County Pays Big for “Limp, Lame, and Lazy” Claim

Steve Ringhoff

In the sad story of the late Sheriff’s Deputy Dennis Wallace—gunned down by a mentally ill killer at Fox Grove fishing access near Hughson almost two years ago—Stanislaus County may get stuck with a big bill: $1,471,843.95. An order from Stanislaus County Superior Court Judge Timothy W. Salter says that’s what Wallace’s attorneys are owed.

Wallace may have given his life in service to the same agency that put him on a list of those thought to be, “limp, lame and lazy.” For more than six years, Stanislaus County fought to keep from paying him for time they kept him off the job.

Wallace’s death put limits on the total money he was owed because certain claims died with him out there at the Fox Grove fishing access, when David Machado shot him twice in the head on November 11, 2016. Machado was later found mentally unfit to stand trial.

A little less than 10 years after he was hired as a patrol deputy, Wallace injured, then reinjured, his left knee on duty. He wore a knee brace, but kept working his regular job until he had surgery on the knee followed by a period of light duty.

After a series of light duty assignments and paid leave, and after working as a bailiff, Wallace underwent a medical examination through Workers’ Compensation. The orthopedic surgeon listed restrictions which the county said precluded him from any position within the sheriff’s office, including bailiff.

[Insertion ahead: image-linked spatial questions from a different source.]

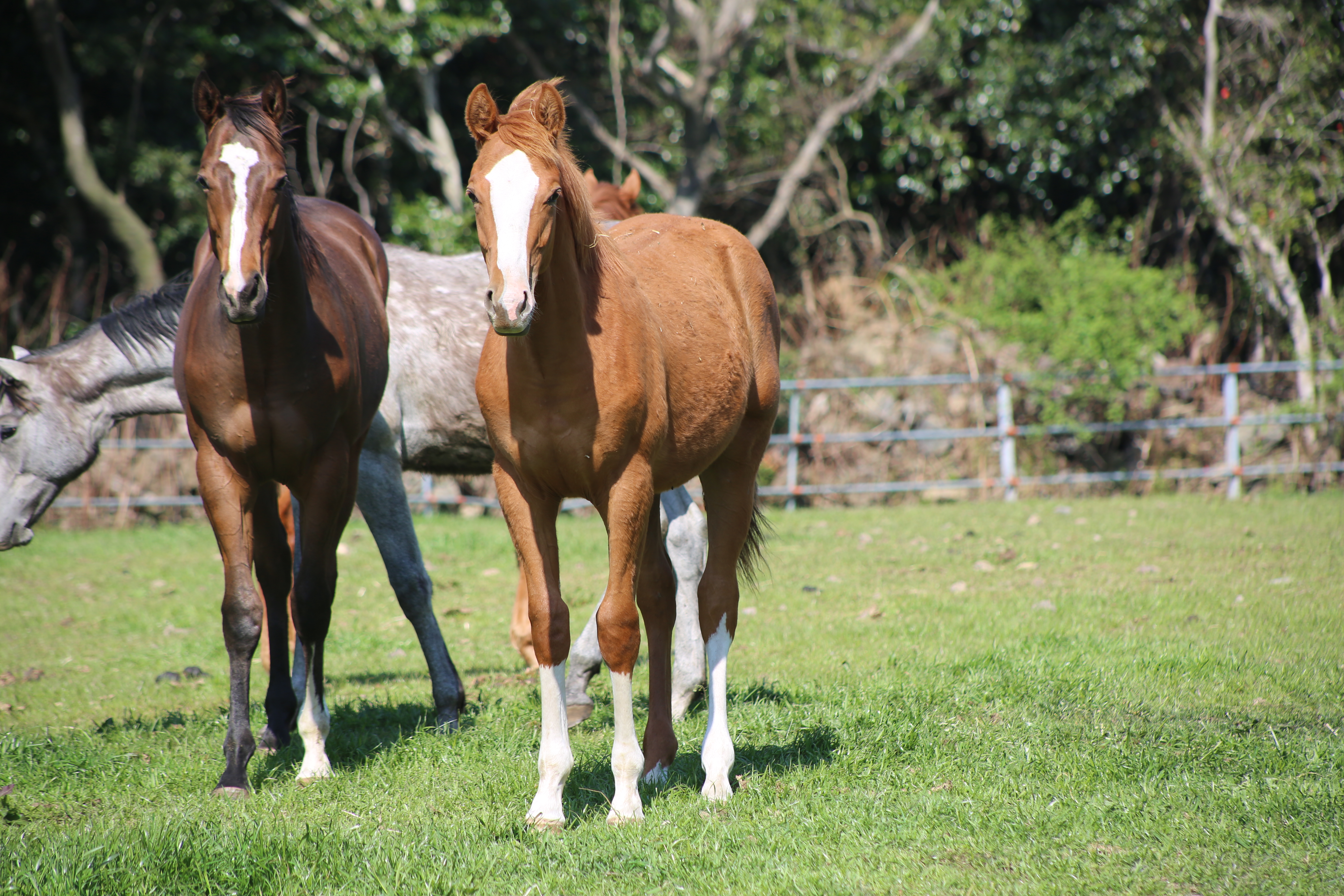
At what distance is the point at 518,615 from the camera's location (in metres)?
5.76

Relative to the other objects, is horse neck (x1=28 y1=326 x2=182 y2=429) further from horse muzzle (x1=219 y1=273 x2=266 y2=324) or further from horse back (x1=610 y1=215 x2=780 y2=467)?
horse back (x1=610 y1=215 x2=780 y2=467)

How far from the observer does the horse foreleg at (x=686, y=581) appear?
494cm

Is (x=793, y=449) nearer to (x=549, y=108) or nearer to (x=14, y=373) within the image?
(x=14, y=373)

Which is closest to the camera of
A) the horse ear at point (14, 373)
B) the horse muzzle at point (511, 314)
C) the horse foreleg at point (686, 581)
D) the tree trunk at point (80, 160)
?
the horse muzzle at point (511, 314)

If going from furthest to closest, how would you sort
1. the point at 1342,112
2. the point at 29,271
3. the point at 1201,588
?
the point at 29,271
the point at 1342,112
the point at 1201,588

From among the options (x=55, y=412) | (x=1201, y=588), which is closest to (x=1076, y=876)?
(x=1201, y=588)

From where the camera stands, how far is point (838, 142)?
17.5 meters

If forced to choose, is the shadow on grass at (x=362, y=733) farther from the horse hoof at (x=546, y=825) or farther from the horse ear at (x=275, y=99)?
the horse ear at (x=275, y=99)

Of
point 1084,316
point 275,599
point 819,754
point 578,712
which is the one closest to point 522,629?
point 578,712

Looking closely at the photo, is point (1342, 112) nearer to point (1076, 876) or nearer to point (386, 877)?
point (1076, 876)

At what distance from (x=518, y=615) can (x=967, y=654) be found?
2.39 meters

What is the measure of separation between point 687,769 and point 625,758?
68 cm

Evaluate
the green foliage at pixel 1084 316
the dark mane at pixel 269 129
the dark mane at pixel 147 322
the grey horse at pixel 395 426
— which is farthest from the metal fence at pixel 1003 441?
the dark mane at pixel 269 129

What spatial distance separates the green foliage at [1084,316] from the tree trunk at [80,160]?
11.3 m
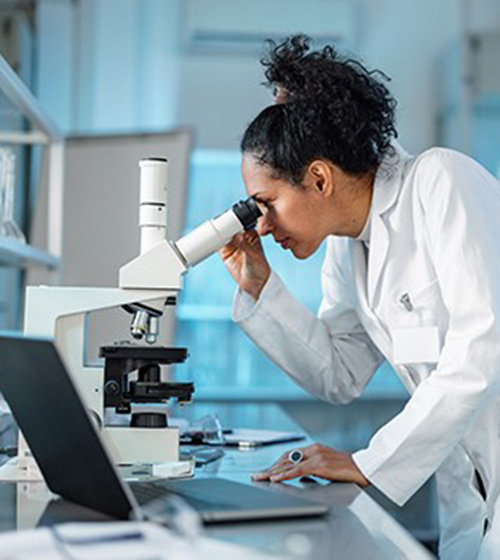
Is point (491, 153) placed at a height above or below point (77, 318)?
above

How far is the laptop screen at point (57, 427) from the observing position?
102 cm

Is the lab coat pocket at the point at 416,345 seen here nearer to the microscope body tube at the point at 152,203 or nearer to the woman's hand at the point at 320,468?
the woman's hand at the point at 320,468

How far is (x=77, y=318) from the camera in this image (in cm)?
155

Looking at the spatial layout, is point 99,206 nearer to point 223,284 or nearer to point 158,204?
point 223,284

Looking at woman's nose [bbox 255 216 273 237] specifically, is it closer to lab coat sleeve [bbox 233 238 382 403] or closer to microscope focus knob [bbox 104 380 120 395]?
lab coat sleeve [bbox 233 238 382 403]

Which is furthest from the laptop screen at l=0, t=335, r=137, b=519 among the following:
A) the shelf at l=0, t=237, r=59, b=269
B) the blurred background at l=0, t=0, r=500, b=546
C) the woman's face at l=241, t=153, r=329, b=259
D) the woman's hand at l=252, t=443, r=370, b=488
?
the blurred background at l=0, t=0, r=500, b=546

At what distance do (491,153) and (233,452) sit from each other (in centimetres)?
273

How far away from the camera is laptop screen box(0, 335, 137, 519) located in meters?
1.02

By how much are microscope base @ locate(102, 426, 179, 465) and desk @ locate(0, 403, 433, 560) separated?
0.07 metres

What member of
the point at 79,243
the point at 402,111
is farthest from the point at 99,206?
the point at 402,111

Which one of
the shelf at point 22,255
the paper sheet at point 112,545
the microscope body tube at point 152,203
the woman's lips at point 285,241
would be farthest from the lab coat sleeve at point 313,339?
the paper sheet at point 112,545

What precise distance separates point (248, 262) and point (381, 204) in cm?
33

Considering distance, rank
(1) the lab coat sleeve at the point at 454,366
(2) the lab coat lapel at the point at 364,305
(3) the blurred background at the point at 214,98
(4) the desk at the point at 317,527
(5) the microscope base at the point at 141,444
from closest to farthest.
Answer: (4) the desk at the point at 317,527 → (1) the lab coat sleeve at the point at 454,366 → (5) the microscope base at the point at 141,444 → (2) the lab coat lapel at the point at 364,305 → (3) the blurred background at the point at 214,98

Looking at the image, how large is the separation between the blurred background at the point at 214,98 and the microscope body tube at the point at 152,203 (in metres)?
2.45
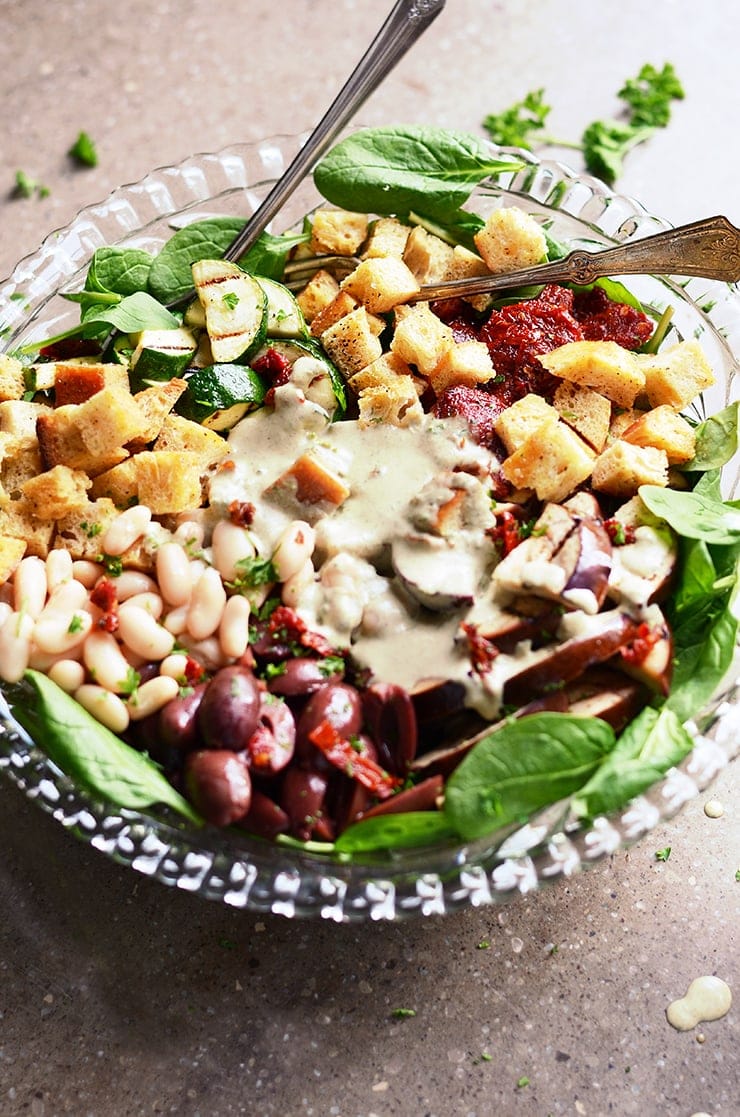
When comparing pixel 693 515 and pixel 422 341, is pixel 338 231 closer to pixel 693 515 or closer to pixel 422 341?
pixel 422 341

The county then offered to find other county jobs for Wallace, but they would not be “safety” positions, which would affect his retirement pay, benefits, and self-esteem.

Wallace used up sick leave and accrued vacation, but kept up the fight to get back to full employment. He reached an accommodation with the county, and underwent another examination with a different physician, leading to his full re-instatement as a patrol deputy on January 30, 2013. As Wallace fought for re-instatement, his Bay Area attorneys fought in court for his loss of pay and benefits while on unpaid leave.

There were two jury trials stemming from Wallace’s claim that he was discriminated against because of a disability. The first trial ended with some findings by the jury in favor of the county, but ended in a mistrial because the jury could not resolve the issues. The second trial ended with findings in favor of the county.

During the trials, two things stood out. One was the supposed list of people which sheriff’s office administrators deemed, “limp, lame and lazy”—in other words, malingerers. The other was the claim by Wallace that he was fit for duty and would prove it in a foot race with Sheriff Adam Christensen. The sheriff recalled no such challenge.

On February 25, 2016, about eight months before he died, the Fifth District Court of Appeal overturned the jury verdict, and found that, as a matter of fact, Wallace had been the victim of disability discrimination. The Court of Appeal then returned the case to the Stanislaus County Superior Court to determine the amount of damages owed, as well as other issues which would stem from a finding in Wallace’s favor, including attorney’s fees and costs.

The California Supreme Court denied review of the Appellate Court’s decision about four months later, so the matter came back to our local court and was assigned to Judge Salter. He undertook to resolve the issues of attorneys’ fees and costs as Wallace’s’ widow, Mercedes, settled the lost pay claim with the county for $251,500.

In a 7-page-single spaced Minute Order, Judge Salter recapped the case from its onset through two jury trials and an appeal. The judge needed to determine if, and how much, Wallace’s trial and appeal team should receive. The county took the position that because the case settled, Wallace was not the “prevailing party.”

Judge Salter noted that the settlement amount paid was, “for all intents and purposes, the same amount of economic damages Deputy Wallace proved at trial,” so the judge employed what is called the “catalyst theory,” which turns a settling party into a a prevailing party if they caused change on the other side. The county ponied up the economic damages only because of the persistence of Wallace’s team.

The court noted that current case law allows use of the catalyst theory when there is independent merit. “This case has independent merit in abundance,” Judge Salter wrote.

The next argument the county made was that the team of trial and appellate lawyers were charging too much on an hourly rate, contending it could have been done cheaper with “local” lawyers. Wallace’s team showed that efforts were made to hire local counsel, and no one would take the case. Not surprising, since this team spent more than 1,800 hours over six years without being paid, as well as spending almost $100,000 in costs.

Judge Salter, in his order, said he reviewed and re-reviewed the submissions and gave the Bay Area lawyers their “home” hourly rate instead of the rate prevailing in Modesto. Their rates ranged from $400 to $650 per hour.

He then applied a multiplier based on the skill and experience of the lawyers, the difficulty of the case, and other factors, noting this was “not a run of the mill disability claim.” He multiplied by 1.35 and came up the total of $1,373,142.30. He also awarded costs of $98,701.65

The county could appeal this ruling, exposing it to more fees and costs. Whenever it finally ends, if not now, there will be another bill.